▸ **PROBLEM TO WORK ON**
Restate all of the material, keeping every line identical to the original.

▸ **DATA SUPPLIED**
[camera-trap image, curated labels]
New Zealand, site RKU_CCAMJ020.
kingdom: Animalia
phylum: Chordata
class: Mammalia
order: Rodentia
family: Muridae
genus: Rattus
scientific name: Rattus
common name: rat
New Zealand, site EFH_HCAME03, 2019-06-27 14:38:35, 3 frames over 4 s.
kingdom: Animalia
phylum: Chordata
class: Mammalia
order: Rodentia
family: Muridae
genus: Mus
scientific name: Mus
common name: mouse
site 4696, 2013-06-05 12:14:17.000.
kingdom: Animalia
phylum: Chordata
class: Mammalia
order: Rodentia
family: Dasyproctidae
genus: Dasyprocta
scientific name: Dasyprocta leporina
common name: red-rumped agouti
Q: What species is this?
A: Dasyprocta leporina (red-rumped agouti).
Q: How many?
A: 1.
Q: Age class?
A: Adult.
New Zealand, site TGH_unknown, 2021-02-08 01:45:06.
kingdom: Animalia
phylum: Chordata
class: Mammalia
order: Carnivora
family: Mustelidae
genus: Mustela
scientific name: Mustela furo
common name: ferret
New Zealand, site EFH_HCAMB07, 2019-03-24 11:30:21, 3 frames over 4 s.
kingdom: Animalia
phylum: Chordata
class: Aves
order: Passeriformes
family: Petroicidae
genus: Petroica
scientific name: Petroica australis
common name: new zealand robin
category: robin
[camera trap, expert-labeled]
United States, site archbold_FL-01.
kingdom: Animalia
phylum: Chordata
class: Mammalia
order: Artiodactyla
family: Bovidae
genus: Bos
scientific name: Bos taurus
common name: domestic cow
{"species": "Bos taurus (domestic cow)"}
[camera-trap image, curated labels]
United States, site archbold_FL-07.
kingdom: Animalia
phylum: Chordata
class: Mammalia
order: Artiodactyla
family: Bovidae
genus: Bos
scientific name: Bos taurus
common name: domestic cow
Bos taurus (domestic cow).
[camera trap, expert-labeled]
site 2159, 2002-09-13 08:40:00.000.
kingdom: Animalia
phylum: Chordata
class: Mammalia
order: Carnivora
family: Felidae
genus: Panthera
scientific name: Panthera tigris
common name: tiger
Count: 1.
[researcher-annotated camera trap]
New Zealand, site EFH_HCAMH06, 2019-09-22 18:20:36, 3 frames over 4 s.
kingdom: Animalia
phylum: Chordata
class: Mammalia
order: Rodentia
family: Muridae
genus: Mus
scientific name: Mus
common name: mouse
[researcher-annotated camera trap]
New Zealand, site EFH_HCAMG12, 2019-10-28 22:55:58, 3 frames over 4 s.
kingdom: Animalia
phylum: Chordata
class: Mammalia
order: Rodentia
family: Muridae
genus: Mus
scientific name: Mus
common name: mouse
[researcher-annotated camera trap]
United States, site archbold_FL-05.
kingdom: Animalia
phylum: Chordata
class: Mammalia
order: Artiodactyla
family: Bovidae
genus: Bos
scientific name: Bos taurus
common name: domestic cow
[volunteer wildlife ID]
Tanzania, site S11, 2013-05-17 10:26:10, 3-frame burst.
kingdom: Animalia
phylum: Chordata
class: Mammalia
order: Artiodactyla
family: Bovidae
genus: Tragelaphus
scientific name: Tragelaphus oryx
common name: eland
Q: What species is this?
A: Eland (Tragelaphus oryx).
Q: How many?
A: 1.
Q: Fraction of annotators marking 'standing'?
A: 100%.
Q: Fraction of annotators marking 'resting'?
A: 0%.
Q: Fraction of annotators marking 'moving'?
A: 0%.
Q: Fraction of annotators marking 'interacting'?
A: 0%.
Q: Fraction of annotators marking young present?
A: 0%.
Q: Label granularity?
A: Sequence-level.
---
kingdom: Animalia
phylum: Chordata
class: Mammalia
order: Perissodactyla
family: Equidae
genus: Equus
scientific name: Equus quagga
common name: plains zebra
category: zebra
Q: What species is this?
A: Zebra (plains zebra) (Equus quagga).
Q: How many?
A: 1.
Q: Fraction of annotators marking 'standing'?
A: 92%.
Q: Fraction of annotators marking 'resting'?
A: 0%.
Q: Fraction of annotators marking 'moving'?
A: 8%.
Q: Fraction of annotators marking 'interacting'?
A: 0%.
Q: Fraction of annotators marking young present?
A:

▸ **SOLUTION TO THE PROBLEM**
[camera-trap image, curated labels]
New Zealand, site RKU_CCAMJ020.
kingdom: Animalia
phylum: Chordata
class: Mammalia
order: Rodentia
family: Muridae
genus: Rattus
scientific name: Rattus
common name: rat
New Zealand, site EFH_HCAME03, 2019-06-27 14:38:35, 3 frames over 4 s.
kingdom: Animalia
phylum: Chordata
class: Mammalia
order: Rodentia
family: Muridae
genus: Mus
scientific name: Mus
common name: mouse
site 4696, 2013-06-05 12:14:17.000.
kingdom: Animalia
phylum: Chordata
class: Mammalia
order: Rodentia
family: Dasyproctidae
genus: Dasyprocta
scientific name: Dasyprocta leporina
common name: red-rumped agouti
Q: What species is this?
A: Dasyprocta leporina (red-rumped agouti).
Q: How many?
A: 1.
Q: Age class?
A: Adult.
New Zealand, site TGH_unknown, 2021-02-08 01:45:06.
kingdom: Animalia
phylum: Chordata
class: Mammalia
order: Carnivora
family: Mustelidae
genus: Mustela
scientific name: Mustela furo
common name: ferret
New Zealand, site EFH_HCAMB07, 2019-03-24 11:30:21, 3 frames over 4 s.
kingdom: Animalia
phylum: Chordata
class: Aves
order: Passeriformes
family: Petroicidae
genus: Petroica
scientific name: Petroica australis
common name: new zealand robin
category: robin
[camera trap, expert-labeled]
United States, site archbold_FL-01.
kingdom: Animalia
phylum: Chordata
class: Mammalia
order: Artiodactyla
family: Bovidae
genus: Bos
scientific name: Bos taurus
common name: domestic cow
{"species": "Bos taurus (domestic cow)"}
[camera-trap image, curated labels]
United States, site archbold_FL-07.
kingdom: Animalia
phylum: Chordata
class: Mammalia
order: Artiodactyla
family: Bovidae
genus: Bos
scientific name: Bos taurus
common name: domestic cow
Bos taurus (domestic cow).
[camera trap, expert-labeled]
site 2159, 2002-09-13 08:40:00.000.
kingdom: Animalia
phylum: Chordata
class: Mammalia
order: Carnivora
family: Felidae
genus: Panthera
scientific name: Panthera tigris
common name: tiger
Count: 1.
[researcher-annotated camera trap]
New Zealand, site EFH_HCAMH06, 2019-09-22 18:20:36, 3 frames over 4 s.
kingdom: Animalia
phylum: Chordata
class: Mammalia
order: Rodentia
family: Muridae
genus: Mus
scientific name: Mus
common name: mouse
[researcher-annotated camera trap]
New Zealand, site EFH_HCAMG12, 2019-10-28 22:55:58, 3 frames over 4 s.
kingdom: Animalia
phylum: Chordata
class: Mammalia
order: Rodentia
family: Muridae
genus: Mus
scientific name: Mus
common name: mouse
[researcher-annotated camera trap]
United States, site archbold_FL-05.
kingdom: Animalia
phylum: Chordata
class: Mammalia
order: Artiodactyla
family: Bovidae
genus: Bos
scientific name: Bos taurus
common name: domestic cow
[volunteer wildlife ID]
Tanzania, site S11, 2013-05-17 10:26:10, 3-frame burst.
kingdom: Animalia
phylum: Chordata
class: Mammalia
order: Artiodactyla
family: Bovidae
genus: Tragelaphus
scientific name: Tragelaphus oryx
common name: eland
Q: What species is this?
A: Eland (Tragelaphus oryx).
Q: How many?
A: 1.
Q: Fraction of annotators marking 'standing'?
A: 100%.
Q: Fraction of annotators marking 'resting'?
A: 0%.
Q: Fraction of annotators marking 'moving'?
A: 0%.
Q: Fraction of annotators marking 'interacting'?
A: 0%.
Q: Fraction of annotators marking young present?
A: 0%.
Q: Label granularity?
A: Sequence-level.
---
kingdom: Animalia
phylum: Chordata
class: Mammalia
order: Perissodactyla
family: Equidae
genus: Equus
scientific name: Equus quagga
common name: plains zebra
category: zebra
Q: What species is this?
A: Zebra (plains zebra) (Equus quagga).
Q: How many?
A: 1.
Q: Fraction of annotators marking 'standing'?
A: 92%.
Q: Fraction of annotators marking 'resting'?
A: 0%.
Q: Fraction of annotators marking 'moving'?
A: 8%.
Q: Fraction of annotators marking 'interacting'?
A: 0%.
Q: Fraction of annotators marking young present?
A:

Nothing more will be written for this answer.